According to the Momentum Conservation Principle, because its initial momentum (ps) is directed rightwards, after the collision, the ball’s momentum should change leftwards in the opposite direction. This change in momentum is represented by pr.
So when the ball hits the ground, horizontally, there are two different momentums fighting for dominance--pr and p [2]. To ensure the ball bounces to the left as Hakugei would, pr has to win this battle. Since pr is derived from ps, which in turn is derived from the ball’s angular momentum (L), the key to making Hakugei bounce back is to ensure that the ball’s angular momentum (L) is great enough to overpower its linear momentum (p). In other words, the ball has to spin quickly enough to overpower its own linear momentum (p).

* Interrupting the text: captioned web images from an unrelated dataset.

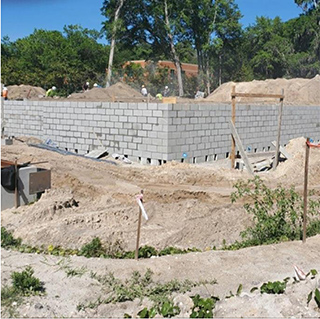 a picture of a construction site with a CMU wall partially built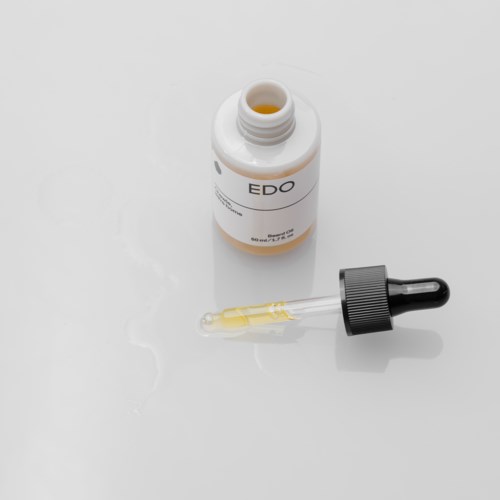 Een kleine fles met 'EDO' label en een druppelaar met oranje vloeistof. Fles ligt open op een witte ondergrond.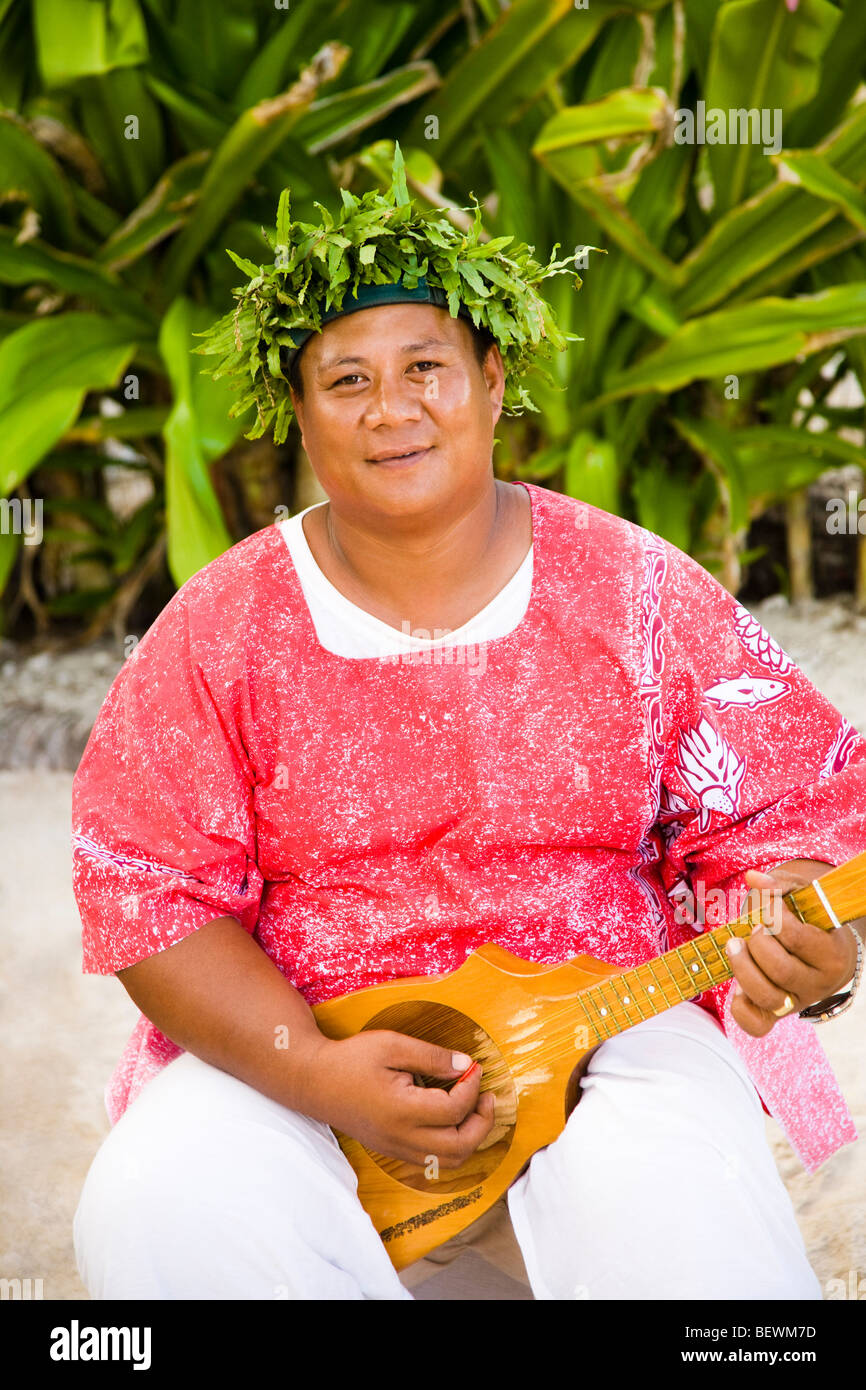 Portrait of a man playing a mandolin, Tahaa, Tahiti, French Polynesia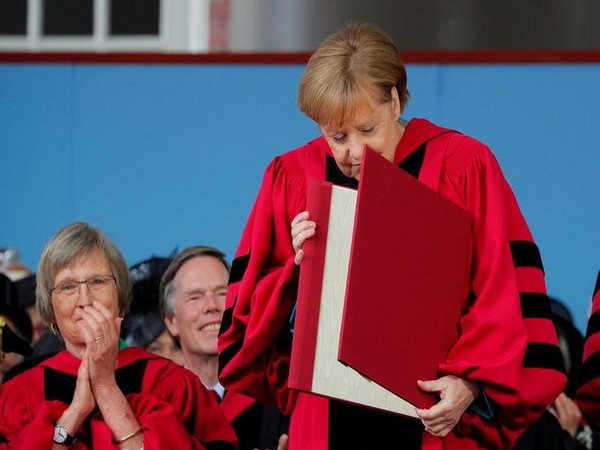 German Chancellor Angela Merkel looks at her honorary Doctor of Laws degree during the 368th Commencement Exercises at Harvard University on Thursday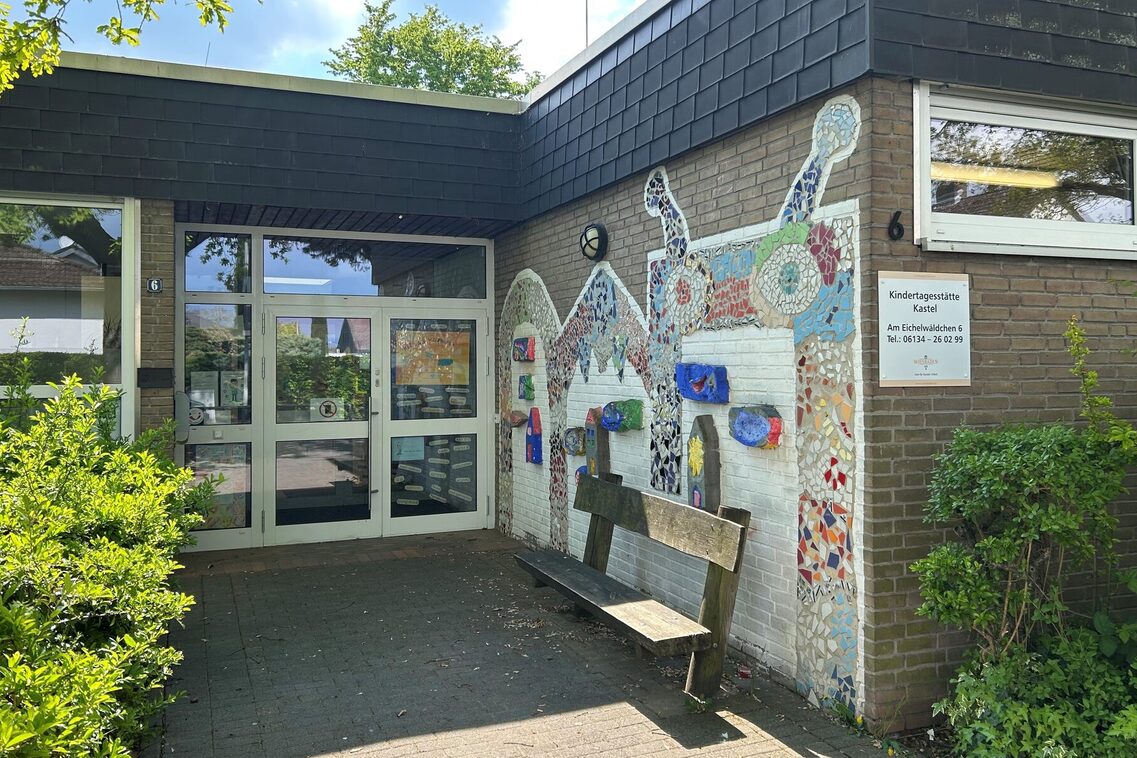 Der Eingang der Kindertagesstätte - an der rechten Wand ist ein Mosaik, davor steht eine Bank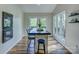 Eat-in kitchen area featuring bright light, long bar-style table, and backyard views at 1114 Palmyra Dr, Tega Cay, SC 29708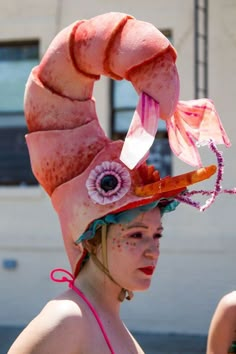 a woman wearing a pink hat with an orange flower on it's head and eyes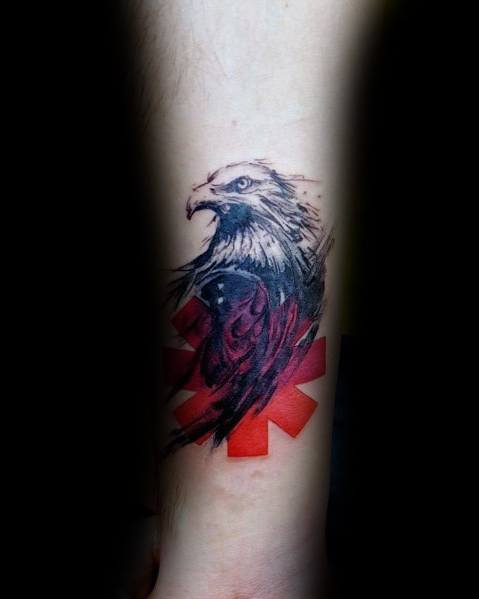 Tattoo featuring a fierce black and grey eagle over the Red Hot Chili Peppers logo, blending bold shading with red accents for a powerful design.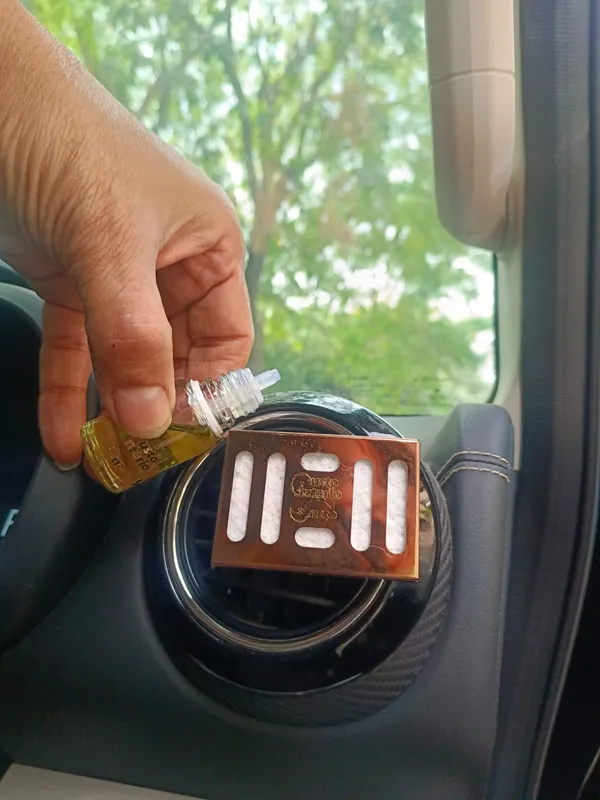 Silver_Dispenser_With_Sandal_Aroma_Oil_Car_Freshner_Combo
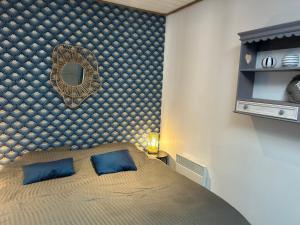 une chambre avec un lit avec un miroir au mur dans l'établissement Lodge des pins au coeur de la forêt d'Olonne, à Olonne-sur-Mer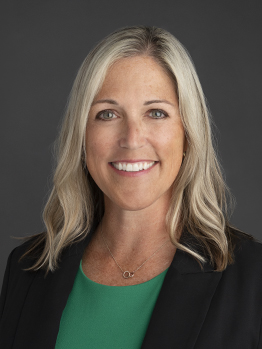 Portrait of professional woman with blond, shoulder length hair.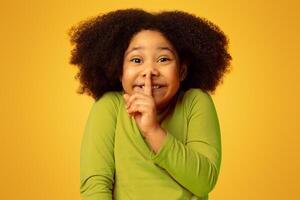 Keep Silence. Funny Little Black Girl Showing Shh Sign, Holding Finger On Mouth And Looking At Camera, Standing Over Yellow Background, Copy Space photo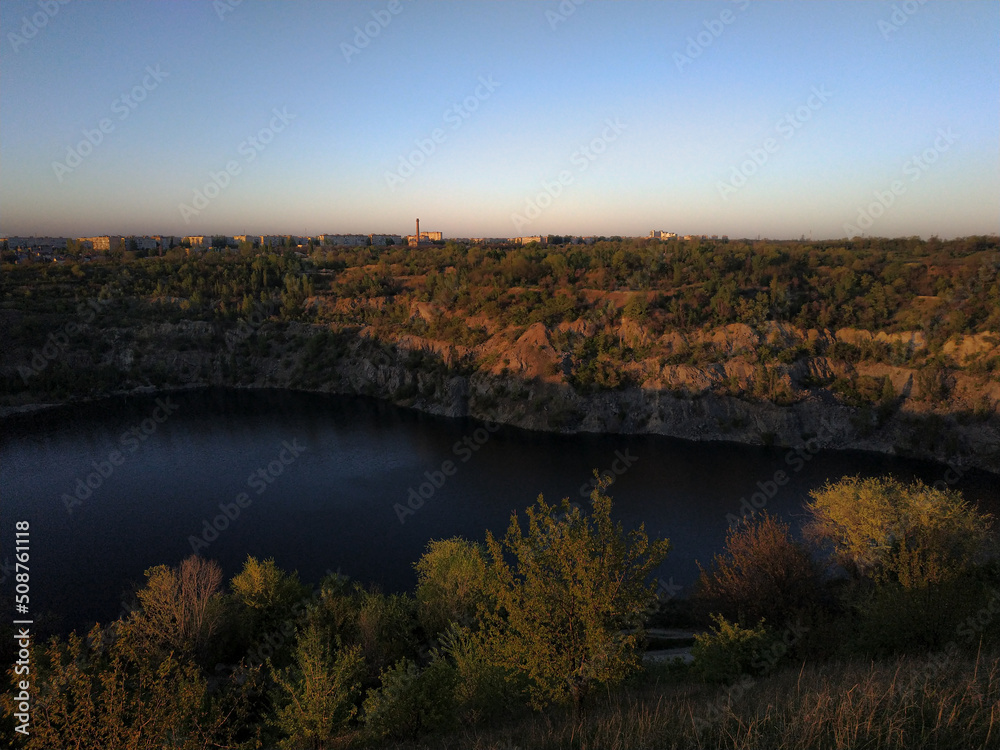 Evening landscape overlooking a flooded quarry in Ukraine. Flooded and abandoned granite quarry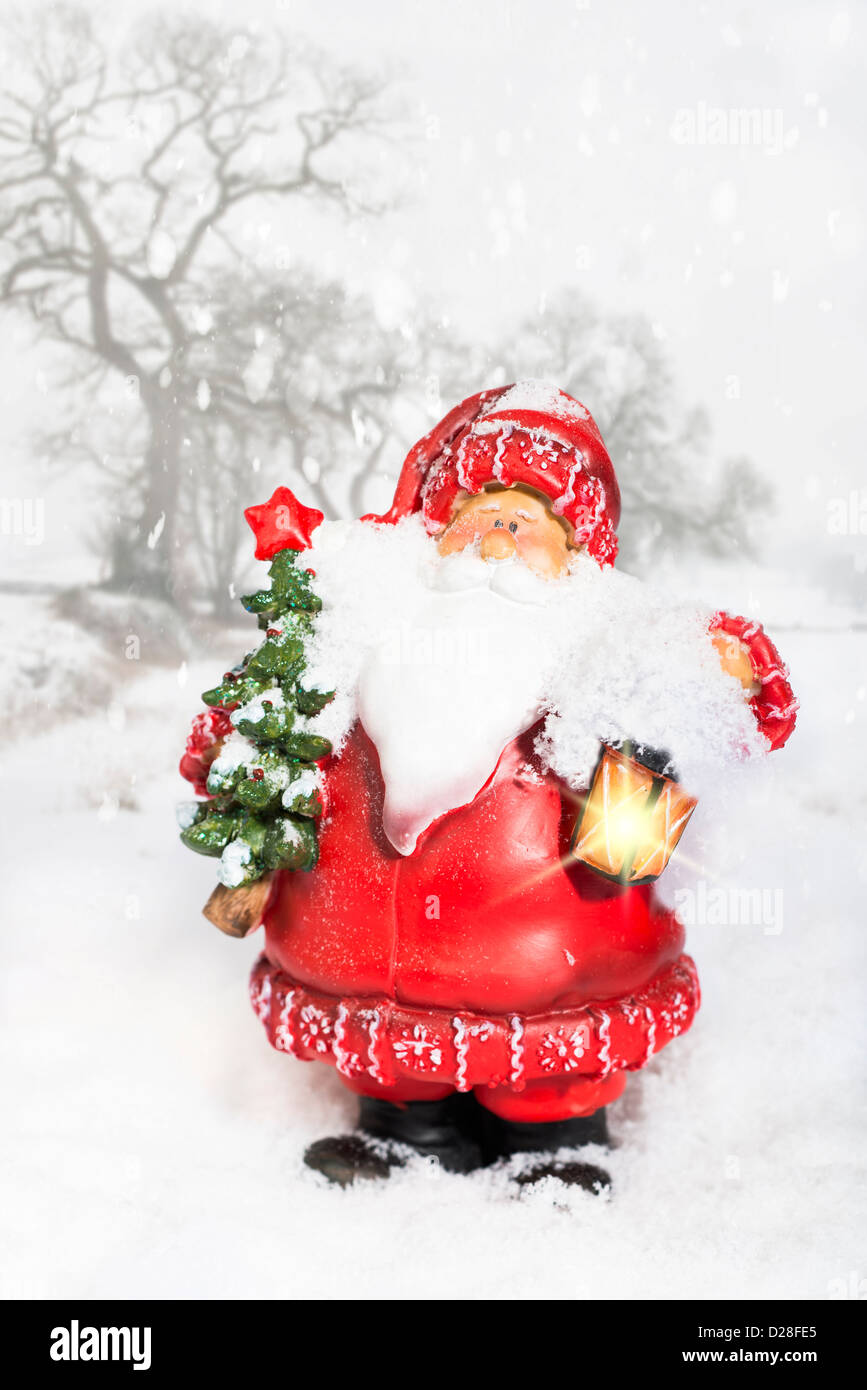 Weihnachtsmann mit leuchtende Laterne in verschneiter Winterlandschaft Stockfoto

Should pr be able to overpower p, the next direction of the tennis ball can be summed up by the following:
As you see, the ball will bounce back in the direction of B. No physics-defying magic necessary.
And now, let’s ask the real question: how great is the spin you need for the ball to bounce back? Well, not so great that you can’t achieve it by hand [3]. In fact, this was my favorite trick to do while running laps; the ball bounces back to me, so it’s easier to control, and I can maintain a slower pace without having to chase after recalcitrant balls. Of course, this only works on even grounds that can provide enough friction for the ball, such as tennis courts (if you’re using tennis balls) or basketball courts (if you’re using basketballs). On uneven grounds, the bounce is much less predictable, so beware where you try this trick!
5. The ball is caught by Fuji
To complete Hakugei, the ball must bounce back to the opposite side of the court and is caught by Fuji. Now considering that the ball has lost a lot of horizontal momentum when it hit the ground (in the battle between pr and p), it’s hard to believe that Hakugei could have enough force to return to Fuji all by itself. Therefore, Fuji cannot rely on the tennis ball itself to come back to him. Instead, he has to rely on another force: the wind.
How strong does the wind need to be to carry Hakugei all the way back to Fuji? Well, I honestly have no idea. Tennis balls are unexpectedly heavy, so I think it must be pretty strong, but I can’t say if it could reliably happen in your average tennis match. So, even though Hakugei should be physically possible, the wind factor makes it hard to use in an actual match.
In conclusion, ladies and gentlemen, this is why Hakugei is not only totally badass but also obeys the law of physics. If you read all the way here, thank you; you’re brilliant, and I hope my explanations didn’t give you too much trouble. I have no idea why I was insane enough to write this. However, I hope now you appreciate Fuji’s Hakugei as much as I do. After all, it takes a certain kind of person to be a Badass Normal in a world of Ten’imuhou no Kiwamis, Devil Modes, and Pirates of the World--and Fuji Shuusuke may just be the right genius to pull it off.
————————
[1] The reality is more complex than that, of course, involving air pressure inside the ball and such, but it’s not quite necessary to discuss that to understand Hakugei.
[2] There are a lot of other things going on here, especially with friction, which helps turns the ball’s point of contact with the court into a ‘pivot’ for pr’s momentum. There are also things going on with the air pressure inside the ball, which affects the length of time the ball stays in contact with the court and may further help pr overpower p.
[3] Theoretically, hitting a Hakugei with a racket should require a greater spin than throwing a backspin ball by hand. This is because the ball needs to travel further from the racket, against a strong headwind, not to mention other things that will reduce its spin such as air resistance.
[4] Hakuryuu probably works with similar principles, but with an angled backspin/topspin, depending on the situation. If I had to guess, I’d say Twist Serve works the same way, too. However, I still reserve judgement on whether Hakuryuu is physically possible.